Au delà du modèle de l’abonnement qui permet d’améliorer la rétention des utilisateurs, Netflix soigne un écosystème très fort, notamment grâce à ses productions originales, à l’instar de Stranger Things ou encore Black Mirror. Ainsi, ce sont 13% des ex-utilisateurs de Netflix qui se sont réinscrits pour regarder la saison 3 de Stranger Things. Et la moitié des 41 millions d’abonnés qui suivent les péripéties d’Eleven sont déjà sûrs de regarder la prochaine saison selon Wall Street firm Cowen&Co.
Ces utilisateurs loyaux sont les parfaits beta testeurs des innovations de la plateforme. Par exemple, en mars dernier, Netflix a testé en Europe l’affichage de prix plus élevés auprès des personnes souhaitant s’abonner au service. L’objectif est d’affiner la connaissance de la “valeur que les utilisateurs accordent à Netflix” selon l’entreprise, et ainsi de pouvoir envisager une augmentation future des prix.

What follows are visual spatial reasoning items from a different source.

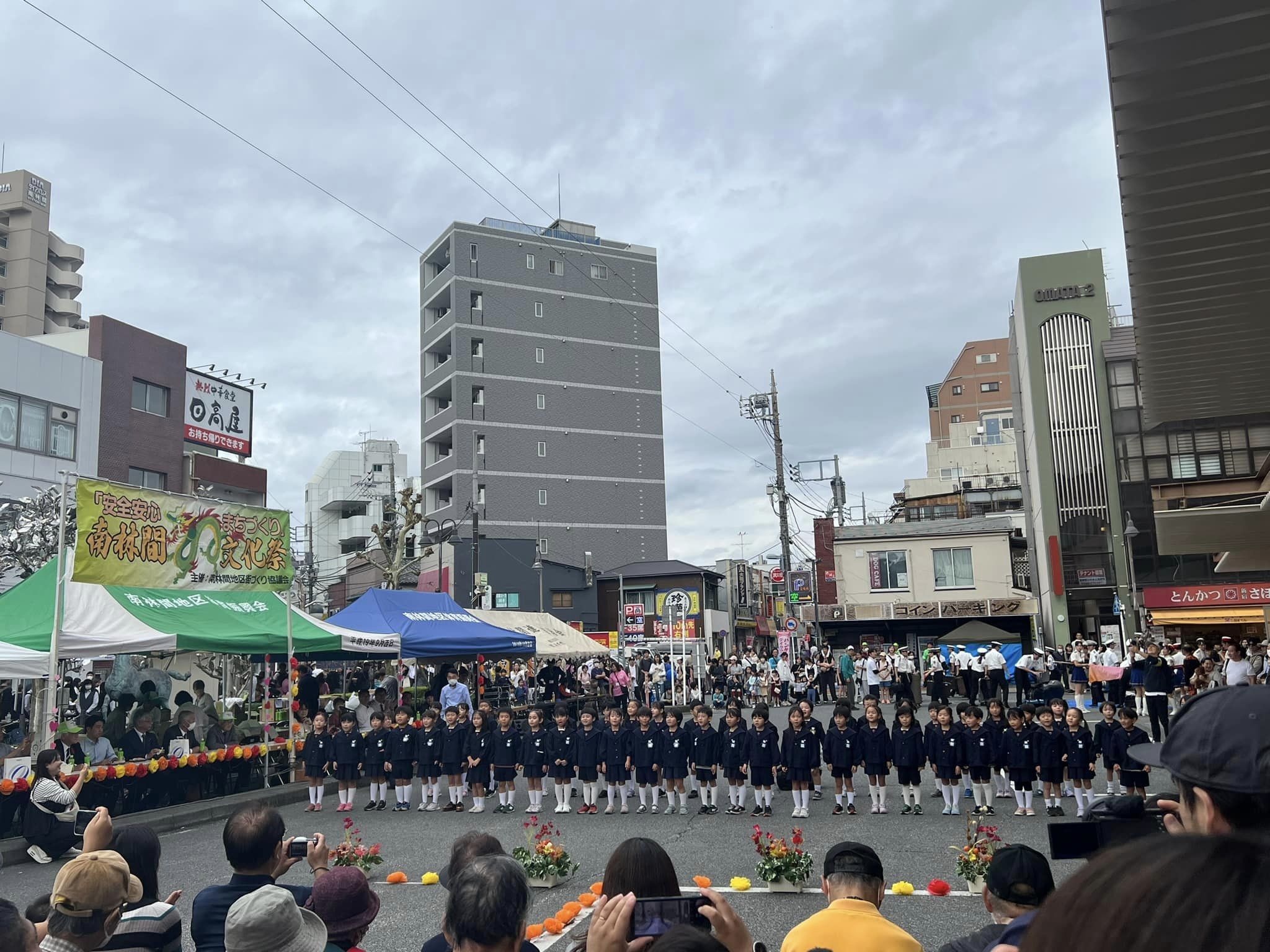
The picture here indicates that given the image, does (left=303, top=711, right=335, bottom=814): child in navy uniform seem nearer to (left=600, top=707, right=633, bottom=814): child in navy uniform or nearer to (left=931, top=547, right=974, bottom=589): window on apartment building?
(left=600, top=707, right=633, bottom=814): child in navy uniform

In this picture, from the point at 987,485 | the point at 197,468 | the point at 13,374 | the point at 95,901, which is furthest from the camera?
the point at 987,485

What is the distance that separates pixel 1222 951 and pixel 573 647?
2605 centimetres

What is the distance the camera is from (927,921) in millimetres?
8438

L’enjeu de la “sobriété numérique”
Netflix a encore de beaux jours devant lui, mais fait néanmoins face à de nouveaux challenges. Révélé il y a quelques jours par le think tank The Shift Project, le coût écologique du streaming vidéo pose de vraies questions d’impact.
La pollution numérique constitue en effet 4% des émissions à effet de serre en 2019, et le streaming vidéo est responsable d’un cinquième de cette pollution. À l’ère du “flygskam” (la honte de prendre l’avion), le binge-watching risque lui aussi de prendre un léger coup -reste à savoir comment Netflix et les acteurs du secteurs réagiront pour éviter la fuite des abonnés.
La contributrice :
Arielle a rejoint Fabernovel en avril 2018 en tant que Project Analyst. Elle intervient sur des études d’analyses stratégiques ou encore sur la conception de nouveaux produits et services. Avant de rejoindre Fabernovel, Arielle a travaillé aux études marketing chez PUIG, un groupe de luxe multimarques, puis en tant que M&A Analyst à la Compagnie Financière du Lion sur des projets de conseil financier d’entreprises du CAC40 et d’institutionnels français. Elle a également effectué une mission de conseil chez Capgemini Consulting à Singapour, et travaillé à New York dans le fonds d’investissement cleantech américain Capricorn Investment Group. Arielle est diplômée du Master of Science in Management de l’ESSEC Business School.
« une heure de vidéo sur un smartphone équivaut à la consommation d’un réfrigérateur allumé pendant un an»
Non pas du tout. Un iPhone consomme en moyenne à peu près autant d’un refrigerateur quand on regarde sur un an, et la plus grosse partie de cette consommation est effectivement sur le débit de données cad le streaming.
http://science.time.com/2013/08/14/power-drain-the-digital-cloud-is-using-more-energy-than-you-think/
il est question de la consommation sur l’ensemble de la chaine du serveur, aux opérateurs telecom, jusqu’au device. merci
Bonjour Charles,
Merci pour votre lecture attentive. Vous faites bien de le mentionner, puisque ce chiffre avancé par Les Echos était effectivement surévalué et a été retiré depuis (l’article va être amendé). Pour autant, la consommation du streaming est conséquente – et comme le mentionne Richard Menneveux – prend en compte de nombreux aspects énergivores souvent insoupçonnés des utilisateurs.